3 Elul 5785/August 27, 2025
Rabbi Bradley Levenberg

We live in a time of loud arguments. Social media rewards outrage. Cable news thrives on conflict. And, too often, disagreement becomes performance, something staged to signal loyalty, score points, or build a personal brand. That’s not disagreement for the sake of heaven. That’s disagreement for the sake of ego.

A makhloket l’shem shamayim—a disagreement for the sake of Heaven—is something else entirely. It’s not performative; it’s purposeful. The Talmud teaches that the debates between Hillel and Shammai endure precisely because they were never about winning. Rather, they were about learning. Hillel quotes Shammai’s views before his own. Shammai never questioned Hillel’s sincerity. Their arguments were passionate but respectful and always in service of a shared pursuit of truth.

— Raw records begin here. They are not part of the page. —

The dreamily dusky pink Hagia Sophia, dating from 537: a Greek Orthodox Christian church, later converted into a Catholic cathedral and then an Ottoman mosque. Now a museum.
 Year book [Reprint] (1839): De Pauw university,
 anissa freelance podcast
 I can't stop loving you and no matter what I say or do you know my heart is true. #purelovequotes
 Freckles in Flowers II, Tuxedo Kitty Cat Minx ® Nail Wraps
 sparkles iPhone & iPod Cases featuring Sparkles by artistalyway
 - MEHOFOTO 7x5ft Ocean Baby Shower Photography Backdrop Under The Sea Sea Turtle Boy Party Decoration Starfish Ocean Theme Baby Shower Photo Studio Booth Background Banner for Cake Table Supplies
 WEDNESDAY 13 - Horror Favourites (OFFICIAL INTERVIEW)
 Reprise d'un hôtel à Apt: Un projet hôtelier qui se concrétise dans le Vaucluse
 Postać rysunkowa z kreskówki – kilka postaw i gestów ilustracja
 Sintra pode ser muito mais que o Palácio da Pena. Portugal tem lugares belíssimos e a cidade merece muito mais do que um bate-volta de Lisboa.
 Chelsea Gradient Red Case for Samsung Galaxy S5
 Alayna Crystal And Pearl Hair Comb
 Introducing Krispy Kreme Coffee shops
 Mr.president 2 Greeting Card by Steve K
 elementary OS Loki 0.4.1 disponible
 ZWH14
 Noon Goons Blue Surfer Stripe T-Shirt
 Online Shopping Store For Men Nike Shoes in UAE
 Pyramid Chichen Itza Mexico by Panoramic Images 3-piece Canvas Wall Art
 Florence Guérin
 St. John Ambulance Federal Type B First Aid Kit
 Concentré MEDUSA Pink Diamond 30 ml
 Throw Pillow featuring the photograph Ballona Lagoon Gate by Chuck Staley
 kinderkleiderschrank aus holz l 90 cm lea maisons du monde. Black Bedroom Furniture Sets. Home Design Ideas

Performative disagreement thrives in echo chambers, but real courage is displayed in sacred disagreement. It takes courage to listen. It takes courage to change. Perhaps most importantly, it takes courage to remain in relationship even when we don’t see eye to eye.

The difference is not how loudly we argue. It’s what we hope to build through the argument. If the goal is attention, it’s performative. If the goal is insight, it may be sacred.

Machloket l’shem shamayim doesn’t promise agreement. It promises something more enduring: the chance to grow wiser… together.